▶ _PROBLEM STATEMENT_
Quote the lines below word for word, beginning with the line that contains "Look at this image. ## Task" and stopping after the line that contains "92V67L91 59L80 57L40".

▶ _EXTRACTED INFORMATION_

— begin —

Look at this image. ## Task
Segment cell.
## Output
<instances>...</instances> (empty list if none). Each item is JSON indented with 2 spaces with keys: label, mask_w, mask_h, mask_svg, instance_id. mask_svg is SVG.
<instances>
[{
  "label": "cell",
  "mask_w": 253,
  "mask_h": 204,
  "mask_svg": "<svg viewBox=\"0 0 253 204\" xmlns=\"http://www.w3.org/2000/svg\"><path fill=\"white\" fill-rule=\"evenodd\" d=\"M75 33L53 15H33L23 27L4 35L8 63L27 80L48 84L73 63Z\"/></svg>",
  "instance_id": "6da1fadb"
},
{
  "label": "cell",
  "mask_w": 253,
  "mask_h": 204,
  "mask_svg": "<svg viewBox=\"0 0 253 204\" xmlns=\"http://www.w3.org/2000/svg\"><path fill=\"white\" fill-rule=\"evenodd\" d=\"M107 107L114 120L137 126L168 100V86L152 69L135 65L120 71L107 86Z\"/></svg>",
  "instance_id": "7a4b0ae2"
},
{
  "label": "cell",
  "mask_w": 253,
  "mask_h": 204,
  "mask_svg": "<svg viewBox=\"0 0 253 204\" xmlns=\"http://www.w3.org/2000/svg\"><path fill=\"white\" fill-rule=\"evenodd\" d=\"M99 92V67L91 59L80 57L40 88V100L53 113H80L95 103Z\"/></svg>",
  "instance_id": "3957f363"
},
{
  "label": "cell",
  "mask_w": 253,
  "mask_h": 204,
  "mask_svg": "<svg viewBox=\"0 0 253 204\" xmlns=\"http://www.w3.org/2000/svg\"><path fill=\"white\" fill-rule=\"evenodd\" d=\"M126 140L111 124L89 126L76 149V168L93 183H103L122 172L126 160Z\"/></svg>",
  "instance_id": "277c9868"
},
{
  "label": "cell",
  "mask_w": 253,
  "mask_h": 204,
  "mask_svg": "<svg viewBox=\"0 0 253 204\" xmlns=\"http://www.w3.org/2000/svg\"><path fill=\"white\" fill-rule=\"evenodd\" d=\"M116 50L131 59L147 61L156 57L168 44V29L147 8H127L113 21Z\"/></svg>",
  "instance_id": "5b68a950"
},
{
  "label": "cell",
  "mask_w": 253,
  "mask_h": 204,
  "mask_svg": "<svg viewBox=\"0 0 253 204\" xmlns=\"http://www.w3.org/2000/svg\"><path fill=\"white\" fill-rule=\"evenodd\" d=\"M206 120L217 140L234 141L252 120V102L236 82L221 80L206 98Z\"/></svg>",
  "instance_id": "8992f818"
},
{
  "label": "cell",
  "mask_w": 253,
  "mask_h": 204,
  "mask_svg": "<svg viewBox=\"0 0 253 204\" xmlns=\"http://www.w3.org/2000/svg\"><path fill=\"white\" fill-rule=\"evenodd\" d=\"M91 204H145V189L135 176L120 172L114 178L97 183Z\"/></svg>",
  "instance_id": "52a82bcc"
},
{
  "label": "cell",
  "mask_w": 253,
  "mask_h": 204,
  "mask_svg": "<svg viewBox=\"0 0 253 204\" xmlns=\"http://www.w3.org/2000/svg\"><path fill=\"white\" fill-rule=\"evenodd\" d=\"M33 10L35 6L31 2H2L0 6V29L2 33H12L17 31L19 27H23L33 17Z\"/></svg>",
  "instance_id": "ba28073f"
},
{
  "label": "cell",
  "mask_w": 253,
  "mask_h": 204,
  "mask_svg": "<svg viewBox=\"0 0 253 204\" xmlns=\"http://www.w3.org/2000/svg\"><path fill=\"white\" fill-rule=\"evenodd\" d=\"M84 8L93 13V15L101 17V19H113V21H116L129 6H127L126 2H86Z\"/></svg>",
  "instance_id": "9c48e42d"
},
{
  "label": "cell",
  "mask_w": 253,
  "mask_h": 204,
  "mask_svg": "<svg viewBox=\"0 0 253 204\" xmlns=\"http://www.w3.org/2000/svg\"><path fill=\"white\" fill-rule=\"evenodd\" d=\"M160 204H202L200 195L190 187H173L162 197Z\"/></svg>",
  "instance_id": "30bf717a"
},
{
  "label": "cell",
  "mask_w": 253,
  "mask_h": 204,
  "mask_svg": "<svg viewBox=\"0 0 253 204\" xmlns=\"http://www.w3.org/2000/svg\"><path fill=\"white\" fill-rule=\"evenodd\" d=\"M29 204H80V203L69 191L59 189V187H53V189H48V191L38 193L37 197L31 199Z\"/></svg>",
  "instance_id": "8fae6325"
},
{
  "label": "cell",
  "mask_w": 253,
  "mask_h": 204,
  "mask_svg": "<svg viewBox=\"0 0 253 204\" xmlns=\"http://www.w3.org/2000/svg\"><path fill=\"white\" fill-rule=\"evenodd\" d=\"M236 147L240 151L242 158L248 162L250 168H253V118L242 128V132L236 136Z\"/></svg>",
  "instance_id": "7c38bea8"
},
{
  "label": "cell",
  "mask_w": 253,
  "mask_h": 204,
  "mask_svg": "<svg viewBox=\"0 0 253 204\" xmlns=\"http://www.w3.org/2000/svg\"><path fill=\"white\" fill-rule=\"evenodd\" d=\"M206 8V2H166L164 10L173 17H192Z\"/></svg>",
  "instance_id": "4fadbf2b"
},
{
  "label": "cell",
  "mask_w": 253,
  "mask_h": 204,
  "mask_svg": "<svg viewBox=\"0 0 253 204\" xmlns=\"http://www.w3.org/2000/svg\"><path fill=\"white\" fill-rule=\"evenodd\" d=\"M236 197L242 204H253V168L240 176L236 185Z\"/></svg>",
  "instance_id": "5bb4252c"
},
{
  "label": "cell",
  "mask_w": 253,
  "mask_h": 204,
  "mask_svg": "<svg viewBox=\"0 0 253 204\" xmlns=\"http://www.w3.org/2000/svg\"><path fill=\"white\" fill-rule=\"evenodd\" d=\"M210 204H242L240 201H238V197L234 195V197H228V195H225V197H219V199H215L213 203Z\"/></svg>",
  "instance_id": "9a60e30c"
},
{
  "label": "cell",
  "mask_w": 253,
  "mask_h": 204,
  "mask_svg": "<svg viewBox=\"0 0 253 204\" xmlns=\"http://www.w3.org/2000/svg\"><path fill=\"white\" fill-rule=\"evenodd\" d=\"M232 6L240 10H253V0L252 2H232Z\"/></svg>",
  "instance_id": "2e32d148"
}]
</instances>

— end —
— begin —

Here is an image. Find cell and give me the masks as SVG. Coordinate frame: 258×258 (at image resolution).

— end —
— begin —

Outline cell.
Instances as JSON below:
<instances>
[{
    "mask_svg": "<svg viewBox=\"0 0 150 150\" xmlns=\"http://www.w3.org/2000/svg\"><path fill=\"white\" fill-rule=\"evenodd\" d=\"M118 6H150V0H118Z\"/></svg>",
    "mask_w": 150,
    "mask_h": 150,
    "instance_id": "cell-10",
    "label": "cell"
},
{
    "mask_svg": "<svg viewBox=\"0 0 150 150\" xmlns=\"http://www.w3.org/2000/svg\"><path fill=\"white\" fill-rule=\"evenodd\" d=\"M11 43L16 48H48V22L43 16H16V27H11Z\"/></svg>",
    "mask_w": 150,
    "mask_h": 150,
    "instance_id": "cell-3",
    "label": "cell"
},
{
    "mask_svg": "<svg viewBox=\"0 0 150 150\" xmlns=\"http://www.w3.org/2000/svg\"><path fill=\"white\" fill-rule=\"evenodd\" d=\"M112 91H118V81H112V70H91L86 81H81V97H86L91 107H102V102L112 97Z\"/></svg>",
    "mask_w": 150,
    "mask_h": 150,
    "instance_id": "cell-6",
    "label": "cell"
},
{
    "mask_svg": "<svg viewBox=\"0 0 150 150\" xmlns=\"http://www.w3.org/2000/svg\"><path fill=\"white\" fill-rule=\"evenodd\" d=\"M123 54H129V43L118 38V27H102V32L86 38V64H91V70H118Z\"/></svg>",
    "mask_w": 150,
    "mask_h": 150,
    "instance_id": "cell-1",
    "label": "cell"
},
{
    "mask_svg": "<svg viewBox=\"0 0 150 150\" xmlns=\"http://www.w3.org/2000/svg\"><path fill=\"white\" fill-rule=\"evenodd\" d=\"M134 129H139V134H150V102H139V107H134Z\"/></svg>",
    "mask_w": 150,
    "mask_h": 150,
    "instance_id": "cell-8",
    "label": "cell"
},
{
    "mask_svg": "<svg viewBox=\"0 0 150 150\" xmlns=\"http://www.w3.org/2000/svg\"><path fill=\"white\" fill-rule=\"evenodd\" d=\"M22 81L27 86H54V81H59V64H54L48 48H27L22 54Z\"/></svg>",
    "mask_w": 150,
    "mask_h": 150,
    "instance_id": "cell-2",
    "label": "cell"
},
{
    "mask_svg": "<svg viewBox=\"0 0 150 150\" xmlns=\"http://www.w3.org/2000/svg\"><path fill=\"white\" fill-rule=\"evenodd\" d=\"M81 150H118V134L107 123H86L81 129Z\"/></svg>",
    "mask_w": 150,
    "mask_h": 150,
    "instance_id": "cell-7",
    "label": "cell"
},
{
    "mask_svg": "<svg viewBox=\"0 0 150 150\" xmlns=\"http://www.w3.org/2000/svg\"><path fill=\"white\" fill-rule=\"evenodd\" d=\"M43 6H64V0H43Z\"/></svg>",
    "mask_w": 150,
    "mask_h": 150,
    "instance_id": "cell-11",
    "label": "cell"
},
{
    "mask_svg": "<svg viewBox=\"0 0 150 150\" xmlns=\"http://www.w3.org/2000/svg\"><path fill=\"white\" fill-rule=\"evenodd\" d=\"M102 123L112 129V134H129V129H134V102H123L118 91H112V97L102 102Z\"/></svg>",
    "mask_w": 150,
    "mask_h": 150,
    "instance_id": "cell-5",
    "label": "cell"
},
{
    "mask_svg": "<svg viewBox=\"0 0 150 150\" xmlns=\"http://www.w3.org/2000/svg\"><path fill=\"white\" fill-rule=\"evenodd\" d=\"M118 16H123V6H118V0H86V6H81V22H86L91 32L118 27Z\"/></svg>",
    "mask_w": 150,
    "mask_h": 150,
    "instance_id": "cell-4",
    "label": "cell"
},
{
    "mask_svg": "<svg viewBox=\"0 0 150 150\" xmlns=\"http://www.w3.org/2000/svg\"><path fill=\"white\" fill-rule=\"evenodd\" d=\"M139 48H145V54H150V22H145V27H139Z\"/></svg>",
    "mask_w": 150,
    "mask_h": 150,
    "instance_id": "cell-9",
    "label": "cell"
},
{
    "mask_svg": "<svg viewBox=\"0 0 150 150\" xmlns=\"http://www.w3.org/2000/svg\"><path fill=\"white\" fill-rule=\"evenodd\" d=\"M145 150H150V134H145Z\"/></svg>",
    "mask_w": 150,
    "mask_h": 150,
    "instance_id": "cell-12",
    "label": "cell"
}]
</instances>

— end —

▶ _RESULT_
Look at this image. ## Task
Segment cell.
## Output
<instances>...</instances> (empty list if none). Each item is JSON indented with 2 spaces with keys: label, mask_w, mask_h, mask_svg, instance_id. mask_svg is SVG.
<instances>
[{
  "label": "cell",
  "mask_w": 253,
  "mask_h": 204,
  "mask_svg": "<svg viewBox=\"0 0 253 204\" xmlns=\"http://www.w3.org/2000/svg\"><path fill=\"white\" fill-rule=\"evenodd\" d=\"M75 33L53 15H33L23 27L4 35L8 63L27 80L48 84L73 63Z\"/></svg>",
  "instance_id": "6da1fadb"
},
{
  "label": "cell",
  "mask_w": 253,
  "mask_h": 204,
  "mask_svg": "<svg viewBox=\"0 0 253 204\" xmlns=\"http://www.w3.org/2000/svg\"><path fill=\"white\" fill-rule=\"evenodd\" d=\"M107 107L114 120L137 126L168 100V86L152 69L135 65L120 71L107 86Z\"/></svg>",
  "instance_id": "7a4b0ae2"
},
{
  "label": "cell",
  "mask_w": 253,
  "mask_h": 204,
  "mask_svg": "<svg viewBox=\"0 0 253 204\" xmlns=\"http://www.w3.org/2000/svg\"><path fill=\"white\" fill-rule=\"evenodd\" d=\"M99 92V67L91 59L80 57L40 88V100L53 113H80L95 103Z\"/></svg>",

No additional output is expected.